An Automated Framework for Cadastral Parcel Adjustment Using UAV Orthophotos, SAM, and ICP

Deni Suwardhi, Muhammad Ihsan, Ratri Widyastuti, Aisyah Hasna Ummu Mukminin, Bummy Akbar, Sonia Kartini Pasaribu, I Putu Satwika, Sella Lestari Nurmaulia, and Andri Hernandi

Keywords: UAV Photogrammetry, Cadastral Mapping, Segment Anything Model (SAM), Iterative Closest Point (ICP), Land Parcel Adjustment, Orthophoto Segmentation, Spatial Data Quality, AI in Geomatics

Abstract. Accurate cadastral boundary data is essential for land administration, yet inconsistencies remain in many registered parcels in Indonesia due to legacy georeferencing systems, fragmented survey methods, and non-uniform base maps.
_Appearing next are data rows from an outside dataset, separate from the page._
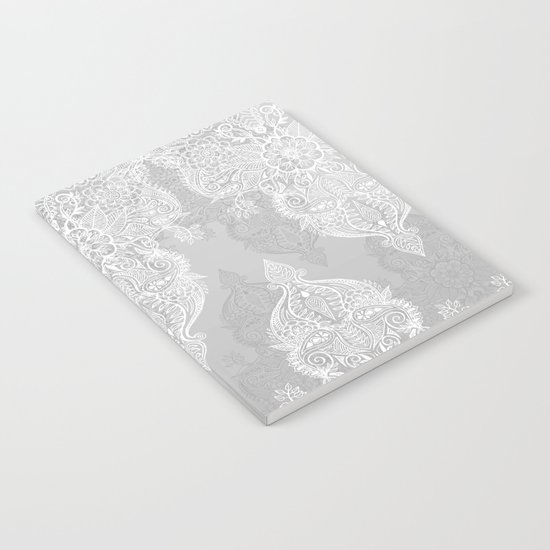 Lace & Shadows 2 - Monochrome Moroccan doodle Notebook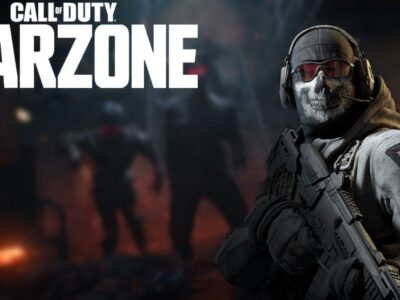 Fix Call of Duty Warzone Dev Error 5476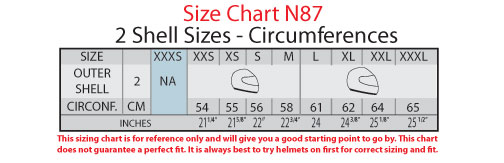 nolan-sizes-charts-n87-2.jpg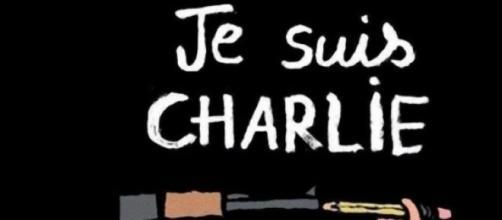 Il simbolo della tragedia parigina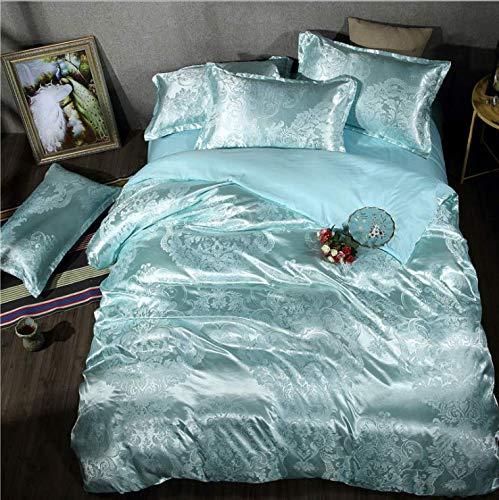 Stil Seide Bettbezug Set Bettwäsche Set Bettbezug Bettlaken Kissenbezüge Super King King Queen Blue 200x230cm (Royal Blue Queen Bettwäsche)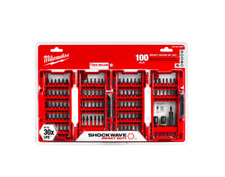 Milwaukee Impact Duty Driver Bit Set 100 Piece Power Tool Drilling Drill Bits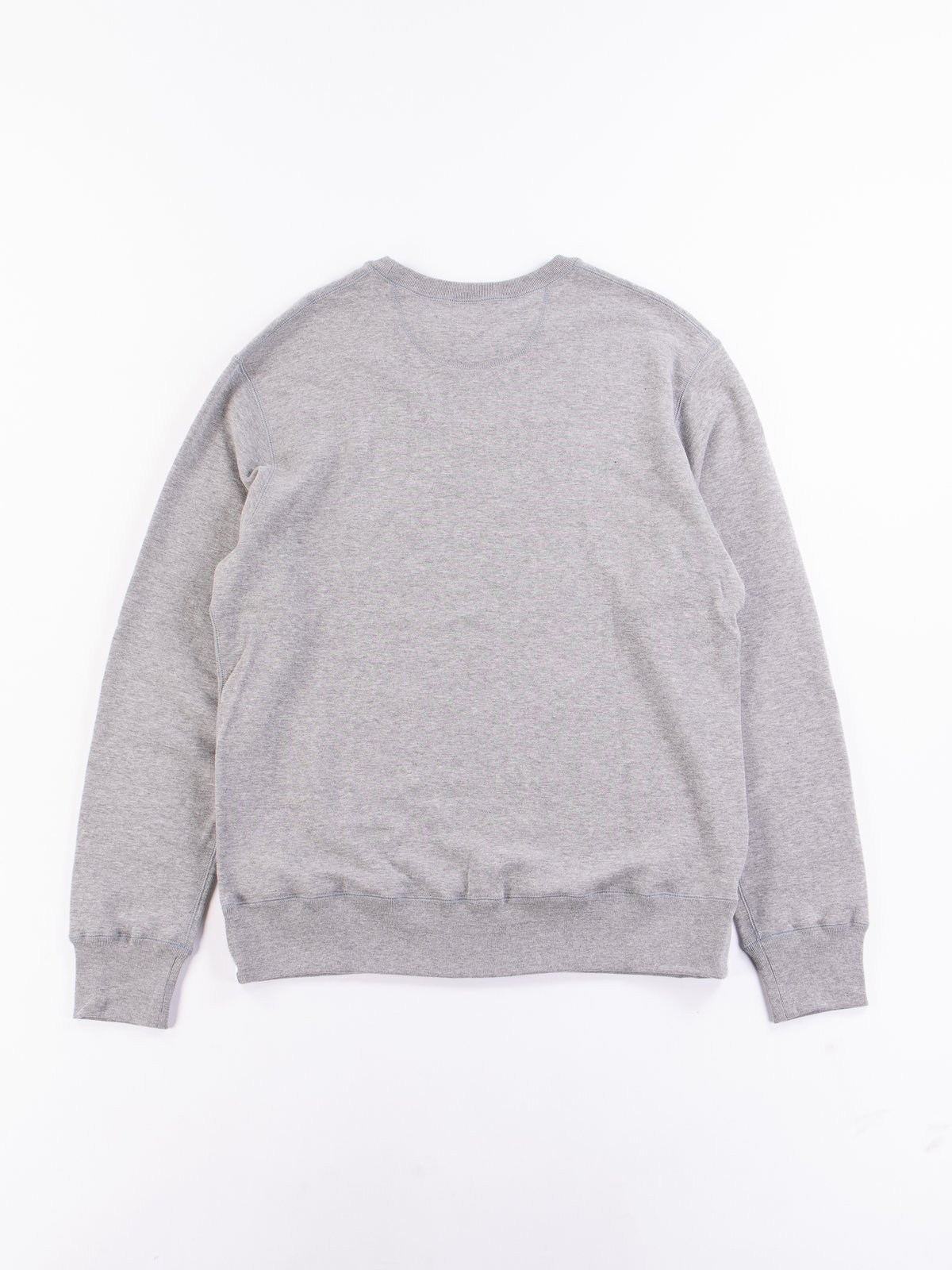 GR7 Pullover Crew - Image 4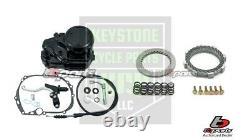 Kawasaki KLX110 DRZ 110 Manual Clutch Conversion Kit WithPlates! TB Parts TBW1514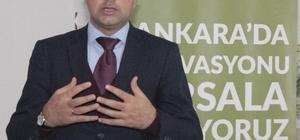 """""""Ankara'da İnovasyonu Kırsala Taşıyoruz"""" toplantısı"""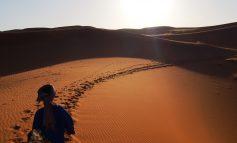 Złote piaski marokańskiej Sahary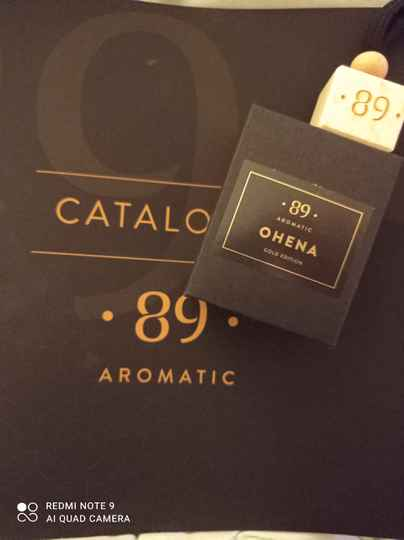 Aromatic 89 ohena carfreshner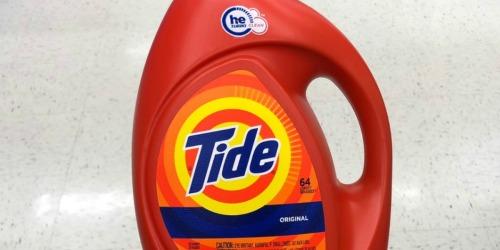 Tide 92oz Laundry Detergent Only $8.97 on Amazon | Original or Free & Clear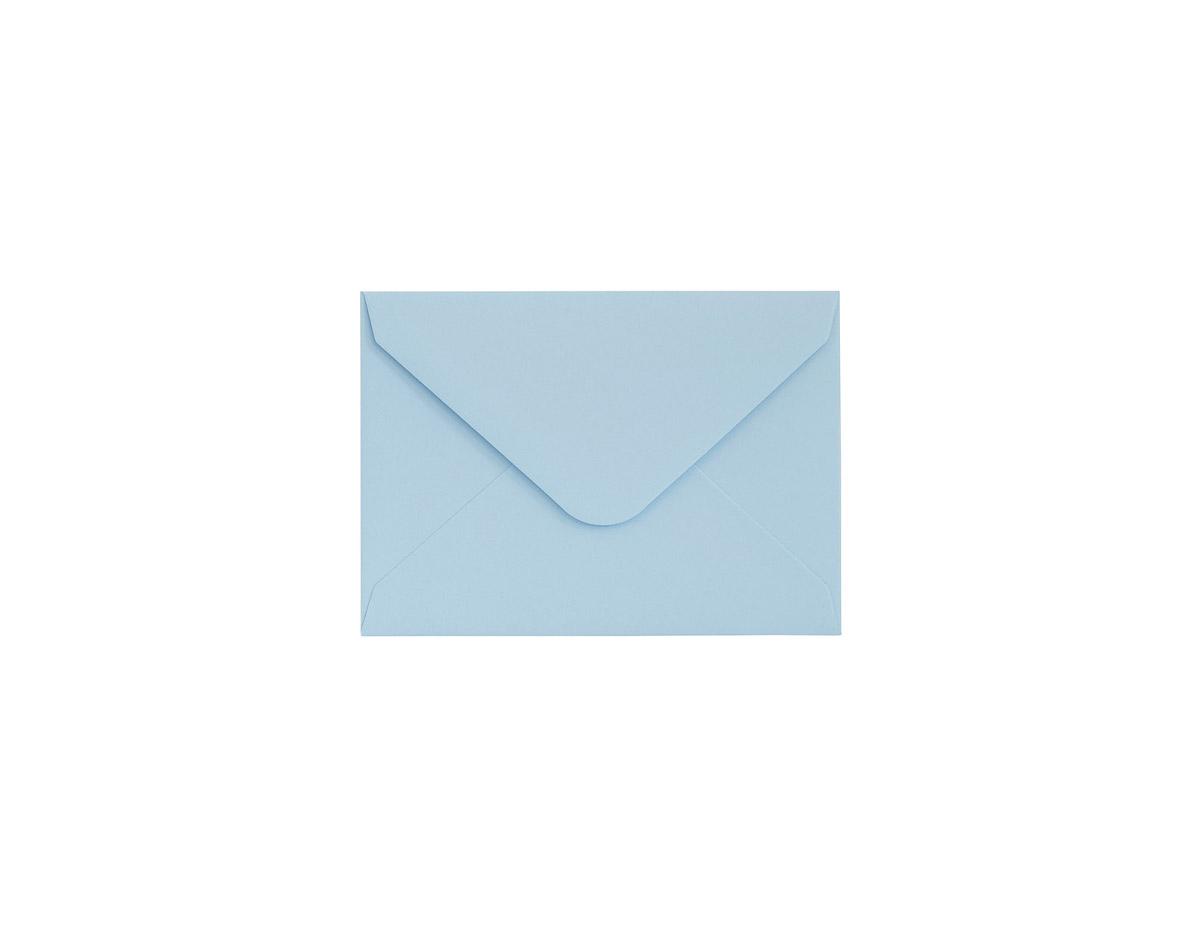 Koperta Gładki niebieski 70x100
This study presents an automated pipeline for improving the spatial quality of cadastral polygons by leveraging UAV photogrammetry, artificial intelligence, and geometric adjustment techniques. High-resolution orthophotos (5 cm GSD) were acquired over Cimahi City, Indonesia, using a VTOL UAV platform at 300 meters altitude. A zero-shot segmentation approach based on the Segment Anything Model (SAM) was employed to extract boundary indication segments, which were then classified into five land cover types using a Random Forest model. The SAM-derived segments were preprocessed using geometric rules (simplification, orthogonalization, and centerline extraction) and used as reference layers for alignment with existing cadastral polygons. Parcel grouping into blocks was performed automatically based on spatial proximity. Block-level alignment was conducted using the Iterative Closest Point (ICP) algorithm, followed by hierarchical least squares adjustment at three levels (LS1, LS2, LS3), depending on residual magnitude. Outliers were detected through statistical analysis of displacement vectors and flagged for shape and attribute matching. The methodology was tested on two urban villages—Karangmekar and Baros—comprising 177 blocks and 6,198 parcels. Results showed significant improvement in spatial accuracy, with mean displacement reduced from 0,8 meters to 0.4 - 0.5 meters. Geometric quality metrics (compactness, rectangularity, elongation, etc.) confirmed increased parcel regularity post-adjustment. The integrated workflow supports scalable cadastral data enhancement and is suitable for deployment in national land registration initiatives.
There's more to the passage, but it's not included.